Continuing the review of Lautenberg’s Safe Chemicals Act (SCA),
New uses of chemicals are ones that have not been reported by the company manufacturing or processing the chemical to EPA under the new version of an inventory - the current activity declarations described in earlier an blog - or in a new chemical notice described here. There are two kinds of new use reports, depending on whether there is a safety standard.
There is No Safety Standard
This will be most existing chemicals until EPA gets around to it in their priority-setting effort. [I'll blog another time.] Processors must report when:
1. the use is "new" (i.e., the use is not ongoing when the SCA gets passed and gets reported by no one)
2. you want to use "significantly increased volumes" above what you reported before [no definition of what that volume is. You get to resubmit even if it's before the 3 yeat update.] OR
3. the use is new for your company.
There 's some convoluted double negatives in §5((a)(2)(A). I think it reads that if you processed the chemical before the SCA passes but the use was reported by someone else and you resume making or processing it in less than significant volumes, you don't have to report either for the initial inventory or for this new use notice. Which makes no sense.

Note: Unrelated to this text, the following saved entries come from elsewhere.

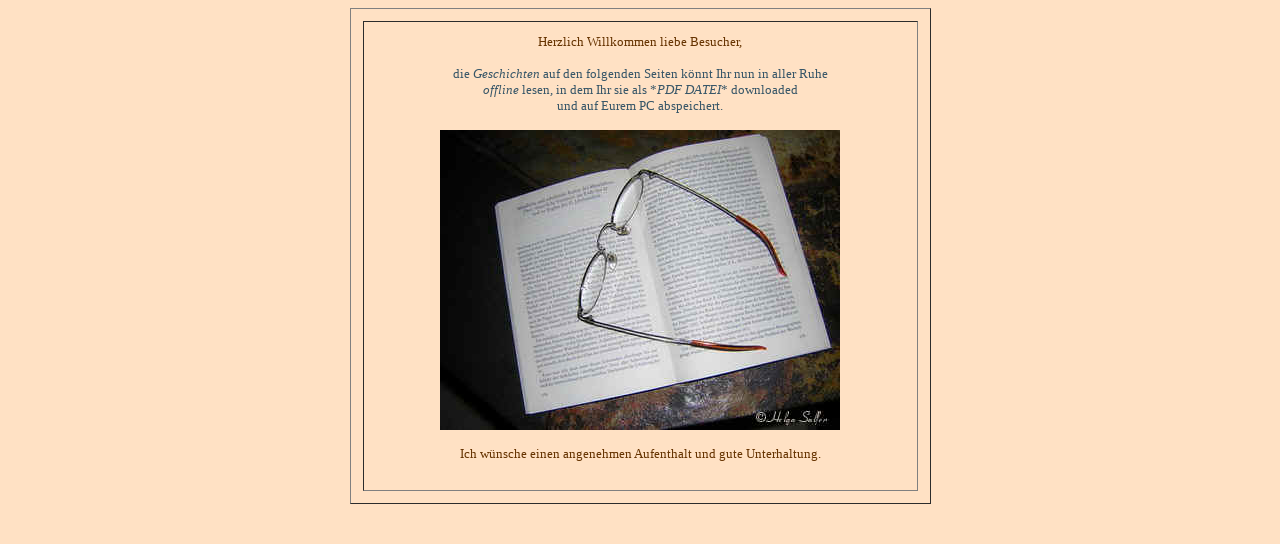

--- FILE ---
content_type: text/html
request_url: https://www.daskleinelesezimmer.de/Eingang.htm
body_size: 1221
content:
<html>


<head>
<TITLE>Das kleine Lesezimmer, Kurzgeschichten und Gedichte</TITLE>
<META NAME="description" CONTENT="Vielfältiges Angebot an Kurzgeschichten, Belletristik, Erzählungen, 
Kindergeschichten, Tiergeschichten, Katzengeschichten, Fabeln und Gedichten">
<META NAME="keywords" CONTENT="Kurzgeschichten, Kurzgeschichte, Belletristik, Erzählungen, Erzählung, Kindergeschichten, Kindergeschichte, Fabeln, Fabel, 
Geschichten, Geschichte, Satire, Lebenskunst und Lebenshilfe, Lustige Geschichten, Spannende Geschichten, Weihnachtsgeschichte, Tiergeschichten, Tiergeschichte, Gedichte, Gedicht, Gedichte zum Schmunzeln, Gedichte zum Nachdenken, Ostergedicht, Weihnachtsgedichte, Gedichte über die Jahreszeiten, Gedichte zu allgemeinen Themen, Autoren berichten über ihre Erfahrungen,  Bücher, Buch, Bücherecke, Biographien, Esoterik, Psychologie, Lyrik, Romane">
<META NAME="author" CONTENT="Helga Salfer">
<META NAME="publisher" CONTENT="daskleinelesezimmer.de">
<META NAME="copyright" CONTENT="www.daskleinelesezimmer.de">
<META NAME="page-topic" CONTENT="Kurzgeschichten, Gedichte">
<META NAME="language" CONTENT="de">
<META NAME="audience" CONTENT="Alle">
<META NAME="expires" CONTENT="NEVER">
<META NAME="page-type" CONTENT="Kommerziell">
<META NAME="robots" CONTENT="INDEX,FOLLOW">
<Meta name="revisit after" content="14 days">
<meta http-equiv="Content-Type" content="text/html; charset=windows-1252">
<meta name="GENERATOR" content="Microsoft FrontPage 5.0">
<meta name="Progld" content="FrontPage.Editor.Document">




<STYLE>
 BODY {
 scrollbar-face-color:#FFE4C4;
 scrollbar-highlight-color:FFE4C4;
 scrollbar-3dlight-color:#FFE4C4;
 scrollbar-darkshadow-color:#FFE4C4;
 srcollbar-shadow-color:#FFE4C4;
 srollbar-arrow-color:#8B4513;
 srcollbar-track-color:#FFE4C4;
 }
 -->
 </STYLE>
 
 <!-- IN2SITE BUTTON TAG-->




</head>

 
<body bgcolor="#FFE1C4">




<div align="center">
  <center>
  <table border="1" cellpadding="12" cellspacing="12" width="581">
    <tr>
      <td width="527" bordercolor="#E2C6A9" bordercolorlight="#E2C6A9" bordercolordark="#E2C6A9">
        <p align="center"><font color="#663300" size="2" face="Verdana">
        Herzlich Willkommen liebe Besucher,</font></p>
        <p align="center"><font face="Verdana" size="2" color="#375668">die <i>
        Geschichten </i>auf den folgenden Seiten könnt Ihr nun in aller Ruhe<br>
        <i>offline </i>lesen, in dem Ihr sie als *<i>PDF DATEI</i>* 
        downloaded<br>
        und auf Eurem PC abspeichert.</font></p>
        <p align="center"><img border="0" src="index.56.jpg" width="400" height="300"></p>
<p align="center"><font size="2" face="Verdana" color="#663300">Ich wünsche einen angenehmen Aufenthalt und gute Unterhaltung.<br>
&nbsp;</font></p>
      </td>
    </tr>
  </table>
  </center>
</div>
</body>

</html>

If There IS a Safety Standard
If there is a safety standard and the manufacturer or processor meets the conditions for the standard, no separate notice is required. Although the company is still covered by the "current activity" reporting requirement every 3 years.
A company has to do the new chemical notice if the use, volume or other conditions of the safety standard will not be met: the current activity information, a minimum data set (with appropriate reimbursement to those who generated it and any updates the company may have) and a declaration that will continue to meet the "reasonable certainty of no harm" safety standard if the use is allowed. Burden of proof is on the submitter. EPA will decide if it wants to change the safety standard to encompass the new use. EPA can also make the default findings as for new chemicals:
If the chemical substance, or a metabolite or degradation product of the chemical substance” is expected to
- be made at < 1 million lbs or released to environment < 100,000 lbs
- present no potential for a long list of toxic endpoints including “other toxicological properties of concern”
- not be persistent and bioaccumulative
- not be found in humans above natural levels [not clear if EPA is supposed to look at aggregate and cumulative amounts for ALL uses of the chemical] AND
- not be found in food, drinking water, ambient or indoor air, residential soil, or house dust above natural levels. [again all uses?]
Those last two may prevent use of these default findings for new uses of existing chemicals.
In addition to safety standards that are created for new chemicals - for which uses will likely be very narrowly defined - the SCA mandates a priority-setting process to develop standards for existing chemicals at a pace of 300 chemicals/yr.
Processors
These requirements open up reporting on a whole new community that has not focused very hard on TSCA - businesses making products out of chemicals, i.e., processors. See next post.
Update 8/2/10 I'm dropping SCA review and going to focus on the House Bill HR 5820.